“思远,她发烧了,要不要去医院?”赵瑾言一脸焦急地问。
“走吧,去医院。在露天状态冻了那么久,万一是肺炎就麻烦了。”
沈易则怕林溪跟着着急,安抚道,“你就别去了,自己喝了那么多酒,先回家醒醒酒,有瑾言在不用担心。”
他说着将自己的西装外套脱下来披在林溪身上。
夜凉如水,她穿得那么少,身体本来就弱,又喝了酒,沈易则很担心她。
林溪一听让她回家就不干了,“那怎么行,万一有点啥事他一个大男人能帮上什么忙?”
"不会有事的,我好手好脚的,就是发个烧。我去医院拿完药之后去你那儿住,明天还指望你照顾我呢。”
孙淼淼这么说,林溪才缓缓松手,“行,那有什么事及时给我打电话,我在家等你。”
孙淼淼裹着赵瑾言的外套弱弱地点头。
看着她那难受样,林溪恨地咬牙,沈婷婷一而再,再而三这样寻衅挑事,这次不可能轻易放过她。
她要为自己的行为付出代价,孩子、自己,还有孙淼淼,都不能就这么算了。
一路上林溪没说一句话,沈易则时不时地看她,她都凝视着窗外。
秦川看着两个人,不太明白发生了什么事,但从自家老板阴沉的脸和小心翼翼的态度来看,他的追妻之路怕是又添了绊脚石。
直到车子在枫林晚停稳,两人都没有说一句话。
秦川看着两人离开的背影无奈地摇头,这两人还真是难。
自身问题还没说透,心里的疙瘩还未解开,外面又阻力重重。
照这样下去,老板说的长假什么时候才能到来。
到了家门口,沈易则伸手抵着林溪将要关上的门。
“林溪,我们谈谈,一晚上你一句话都没有跟我说,我们……”
林溪咬唇片刻,抬眸盯着沈易则一字一句道,“沈易则,我不想跟你们扯上任何关系,为什么就躲不过去呢?”

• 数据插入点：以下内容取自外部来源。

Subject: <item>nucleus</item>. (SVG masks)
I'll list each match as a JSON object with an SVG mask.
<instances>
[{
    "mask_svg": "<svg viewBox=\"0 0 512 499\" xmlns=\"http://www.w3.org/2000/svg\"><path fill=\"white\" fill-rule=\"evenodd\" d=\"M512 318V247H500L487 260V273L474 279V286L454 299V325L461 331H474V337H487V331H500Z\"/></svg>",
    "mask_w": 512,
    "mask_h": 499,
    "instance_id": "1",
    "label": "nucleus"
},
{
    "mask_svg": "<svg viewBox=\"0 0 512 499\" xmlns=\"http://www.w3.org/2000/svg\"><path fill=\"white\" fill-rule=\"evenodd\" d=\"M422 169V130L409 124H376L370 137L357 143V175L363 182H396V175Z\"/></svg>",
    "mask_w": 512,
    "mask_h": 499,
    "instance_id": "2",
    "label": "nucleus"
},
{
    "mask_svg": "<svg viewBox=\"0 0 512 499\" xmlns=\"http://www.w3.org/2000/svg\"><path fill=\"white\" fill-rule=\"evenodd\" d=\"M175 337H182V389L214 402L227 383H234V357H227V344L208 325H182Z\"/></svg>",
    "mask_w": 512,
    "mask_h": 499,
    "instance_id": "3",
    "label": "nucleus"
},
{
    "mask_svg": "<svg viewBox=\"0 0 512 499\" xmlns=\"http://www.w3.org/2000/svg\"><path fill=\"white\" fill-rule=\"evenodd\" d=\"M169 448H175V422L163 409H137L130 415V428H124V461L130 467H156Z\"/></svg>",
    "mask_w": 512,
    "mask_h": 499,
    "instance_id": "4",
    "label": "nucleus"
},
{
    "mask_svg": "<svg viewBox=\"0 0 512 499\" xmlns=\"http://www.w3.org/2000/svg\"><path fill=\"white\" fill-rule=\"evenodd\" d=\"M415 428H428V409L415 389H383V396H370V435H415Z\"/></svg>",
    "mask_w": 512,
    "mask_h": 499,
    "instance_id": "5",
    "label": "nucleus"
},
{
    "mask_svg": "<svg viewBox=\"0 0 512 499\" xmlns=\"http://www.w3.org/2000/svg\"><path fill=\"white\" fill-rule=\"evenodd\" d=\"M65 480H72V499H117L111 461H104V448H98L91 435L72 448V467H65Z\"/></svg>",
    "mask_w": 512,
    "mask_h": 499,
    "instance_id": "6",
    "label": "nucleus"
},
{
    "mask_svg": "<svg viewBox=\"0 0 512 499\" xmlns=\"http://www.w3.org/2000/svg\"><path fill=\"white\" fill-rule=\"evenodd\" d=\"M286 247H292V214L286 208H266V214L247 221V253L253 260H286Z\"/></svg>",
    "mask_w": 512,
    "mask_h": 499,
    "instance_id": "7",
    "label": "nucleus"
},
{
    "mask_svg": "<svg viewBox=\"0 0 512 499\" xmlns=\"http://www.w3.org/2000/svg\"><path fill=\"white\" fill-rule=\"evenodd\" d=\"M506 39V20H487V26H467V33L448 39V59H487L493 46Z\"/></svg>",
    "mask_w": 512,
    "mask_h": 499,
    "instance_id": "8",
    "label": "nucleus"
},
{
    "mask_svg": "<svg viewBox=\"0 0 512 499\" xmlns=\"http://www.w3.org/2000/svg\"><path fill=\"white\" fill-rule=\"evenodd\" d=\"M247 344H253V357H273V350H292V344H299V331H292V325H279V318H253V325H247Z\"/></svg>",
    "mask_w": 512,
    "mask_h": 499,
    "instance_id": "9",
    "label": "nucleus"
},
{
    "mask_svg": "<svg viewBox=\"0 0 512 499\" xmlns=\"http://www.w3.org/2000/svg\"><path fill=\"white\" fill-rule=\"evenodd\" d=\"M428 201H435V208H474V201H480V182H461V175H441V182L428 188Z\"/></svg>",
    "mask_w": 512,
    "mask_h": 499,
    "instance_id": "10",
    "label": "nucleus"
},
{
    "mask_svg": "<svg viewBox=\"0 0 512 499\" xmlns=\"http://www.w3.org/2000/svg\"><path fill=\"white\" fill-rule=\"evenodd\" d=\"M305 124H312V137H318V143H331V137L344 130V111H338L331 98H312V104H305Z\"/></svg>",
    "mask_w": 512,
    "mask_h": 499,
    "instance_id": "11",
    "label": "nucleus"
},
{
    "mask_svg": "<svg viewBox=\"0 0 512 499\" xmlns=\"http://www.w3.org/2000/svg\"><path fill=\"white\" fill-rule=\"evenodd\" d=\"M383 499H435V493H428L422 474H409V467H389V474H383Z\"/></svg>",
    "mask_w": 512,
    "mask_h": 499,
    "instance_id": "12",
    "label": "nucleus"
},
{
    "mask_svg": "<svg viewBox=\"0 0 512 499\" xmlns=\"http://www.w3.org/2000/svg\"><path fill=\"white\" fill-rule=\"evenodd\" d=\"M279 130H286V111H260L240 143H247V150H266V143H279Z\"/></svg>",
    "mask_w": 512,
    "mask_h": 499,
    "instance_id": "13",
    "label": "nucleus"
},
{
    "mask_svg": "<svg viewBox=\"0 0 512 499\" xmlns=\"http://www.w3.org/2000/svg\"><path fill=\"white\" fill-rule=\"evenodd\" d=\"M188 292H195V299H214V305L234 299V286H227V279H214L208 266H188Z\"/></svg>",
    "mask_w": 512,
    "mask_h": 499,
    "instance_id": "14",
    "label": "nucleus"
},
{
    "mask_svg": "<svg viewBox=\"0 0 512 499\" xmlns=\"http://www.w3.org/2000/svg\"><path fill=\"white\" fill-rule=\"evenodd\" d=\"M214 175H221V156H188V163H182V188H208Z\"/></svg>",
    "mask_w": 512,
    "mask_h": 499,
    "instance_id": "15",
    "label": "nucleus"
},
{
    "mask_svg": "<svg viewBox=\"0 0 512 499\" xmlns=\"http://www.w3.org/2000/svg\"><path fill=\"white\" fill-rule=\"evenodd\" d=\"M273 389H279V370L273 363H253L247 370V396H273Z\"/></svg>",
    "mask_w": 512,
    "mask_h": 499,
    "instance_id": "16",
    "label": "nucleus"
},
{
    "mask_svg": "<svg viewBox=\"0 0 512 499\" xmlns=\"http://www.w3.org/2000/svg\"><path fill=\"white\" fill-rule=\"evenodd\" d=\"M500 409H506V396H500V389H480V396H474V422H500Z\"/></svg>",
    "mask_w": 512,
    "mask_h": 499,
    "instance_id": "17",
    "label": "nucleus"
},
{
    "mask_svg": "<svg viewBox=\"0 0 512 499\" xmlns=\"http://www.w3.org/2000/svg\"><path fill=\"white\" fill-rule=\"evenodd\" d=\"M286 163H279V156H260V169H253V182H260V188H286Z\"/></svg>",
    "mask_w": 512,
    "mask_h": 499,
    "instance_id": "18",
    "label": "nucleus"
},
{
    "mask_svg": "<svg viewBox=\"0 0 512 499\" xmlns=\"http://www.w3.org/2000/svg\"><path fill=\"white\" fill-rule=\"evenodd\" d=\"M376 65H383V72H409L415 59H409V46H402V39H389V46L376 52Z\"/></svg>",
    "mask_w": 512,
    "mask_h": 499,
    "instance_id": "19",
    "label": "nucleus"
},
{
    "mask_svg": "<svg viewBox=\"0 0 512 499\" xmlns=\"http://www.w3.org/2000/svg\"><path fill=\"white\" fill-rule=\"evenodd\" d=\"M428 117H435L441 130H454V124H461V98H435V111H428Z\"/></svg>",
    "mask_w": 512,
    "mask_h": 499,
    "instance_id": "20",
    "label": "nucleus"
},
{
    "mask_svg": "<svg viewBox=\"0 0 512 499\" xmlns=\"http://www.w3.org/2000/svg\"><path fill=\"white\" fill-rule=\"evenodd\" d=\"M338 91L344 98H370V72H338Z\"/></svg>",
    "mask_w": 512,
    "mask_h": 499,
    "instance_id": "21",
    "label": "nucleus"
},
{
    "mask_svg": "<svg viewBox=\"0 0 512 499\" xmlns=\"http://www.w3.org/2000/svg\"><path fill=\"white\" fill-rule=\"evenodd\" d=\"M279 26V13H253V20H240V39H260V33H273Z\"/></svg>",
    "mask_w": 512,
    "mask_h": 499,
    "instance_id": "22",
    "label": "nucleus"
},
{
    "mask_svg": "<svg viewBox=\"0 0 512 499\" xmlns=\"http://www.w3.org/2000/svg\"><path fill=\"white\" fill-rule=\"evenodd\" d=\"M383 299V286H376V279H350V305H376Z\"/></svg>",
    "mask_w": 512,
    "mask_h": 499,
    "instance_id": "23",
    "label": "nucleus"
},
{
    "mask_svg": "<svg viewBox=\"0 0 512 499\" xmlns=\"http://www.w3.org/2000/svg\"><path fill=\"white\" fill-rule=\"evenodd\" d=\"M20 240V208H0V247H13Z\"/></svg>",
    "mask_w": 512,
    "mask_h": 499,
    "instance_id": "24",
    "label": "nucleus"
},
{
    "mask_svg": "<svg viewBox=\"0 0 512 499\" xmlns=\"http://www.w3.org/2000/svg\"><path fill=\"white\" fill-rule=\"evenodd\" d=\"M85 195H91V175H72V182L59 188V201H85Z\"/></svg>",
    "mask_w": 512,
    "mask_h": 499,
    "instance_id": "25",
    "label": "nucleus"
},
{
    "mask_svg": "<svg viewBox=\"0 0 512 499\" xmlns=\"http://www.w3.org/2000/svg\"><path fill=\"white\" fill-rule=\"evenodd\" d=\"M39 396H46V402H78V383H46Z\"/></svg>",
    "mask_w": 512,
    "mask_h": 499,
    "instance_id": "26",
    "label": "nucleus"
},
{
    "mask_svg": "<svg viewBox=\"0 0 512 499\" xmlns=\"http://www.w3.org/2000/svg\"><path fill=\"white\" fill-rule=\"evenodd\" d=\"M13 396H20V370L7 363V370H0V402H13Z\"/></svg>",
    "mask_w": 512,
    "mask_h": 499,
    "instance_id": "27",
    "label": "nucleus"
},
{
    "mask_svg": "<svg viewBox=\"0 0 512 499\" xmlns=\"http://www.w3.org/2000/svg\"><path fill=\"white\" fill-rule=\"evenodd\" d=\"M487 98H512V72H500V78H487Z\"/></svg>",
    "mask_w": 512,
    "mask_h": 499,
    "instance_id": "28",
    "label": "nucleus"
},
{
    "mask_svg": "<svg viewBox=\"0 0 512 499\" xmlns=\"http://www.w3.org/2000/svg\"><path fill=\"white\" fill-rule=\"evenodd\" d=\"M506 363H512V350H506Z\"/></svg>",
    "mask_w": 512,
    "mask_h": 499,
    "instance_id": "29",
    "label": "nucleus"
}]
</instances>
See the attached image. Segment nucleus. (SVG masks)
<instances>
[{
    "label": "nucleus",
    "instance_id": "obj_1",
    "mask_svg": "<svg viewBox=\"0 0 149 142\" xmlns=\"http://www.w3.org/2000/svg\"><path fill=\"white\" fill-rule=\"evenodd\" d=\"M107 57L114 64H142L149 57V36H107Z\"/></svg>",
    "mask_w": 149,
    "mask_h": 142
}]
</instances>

“我会处理婷婷,你放心,姑姑和婷婷不会再找你麻烦。”
沈易则的信誓旦旦,并没有让林溪态度缓和。
林溪冷笑,“沈易则,我曾经对你抱有过希望,但哪次不是失望?”
沈易则艰难地开口,“林溪……”
“沈易则,你从来不是我的依靠。所以,我们没什么好说的。”
林溪将他的外套搭在他的胳膊上,抬手推开他的胳膊,然后毫不迟疑地关上了门。
沈易则望着那扇紧闭的房门久久没有动,自己不是圣人,很多人,很多事做不到兼顾。
以前总觉得自己可以,现在看来是该取舍了。
……
赵瑾言他们到医院的时候,孙淼淼已经烧得小脸红扑扑的,一直低垂着头,完全没有精神。
一番检查之后确认肺部没有异常,就是普通感冒。
直到挂上水之后,赵瑾言才松了口气。
孙淼淼看两个大男人陪自己输液挺不好意思,哑声道,“你们俩先回去吧,我自己就行,输完我打车回去。”
赵瑾言听着她沙哑的声音拧眉道,“嗓子是不是很疼?”
孙淼淼疑惑地点头,这跟让他们先走有什么关系?
“嗓子疼就少说话,多休息。”
霍思远看着赵瑾言笑了笑,这家伙一晚上的表现不对劲儿。
“思远,挺晚的了,要不你先回去吧,我在这儿就够了。”
他在这里也确实没什么用,于是识趣地点头,“行,明天早上有一台手术,不能熬夜,我先撤,人就交给你了。”
赵瑾言抬手比了个 OK的手势,示意霍思远放心。
霍思远看了一眼孙淼淼嘴角含着笑离开。
出了急诊科他并没直接离开,而是走进了对面的住院部。
赵瑾言看孙淼淼嘴唇干的唇纹明显,还泛着白,于是起身到护士站要了杯热水。
“来,喝点热水。”
孙淼淼呆呆地接过水杯总觉得赵瑾言今晚还挺 man,此人也并非一无是处,关键时刻还算有用。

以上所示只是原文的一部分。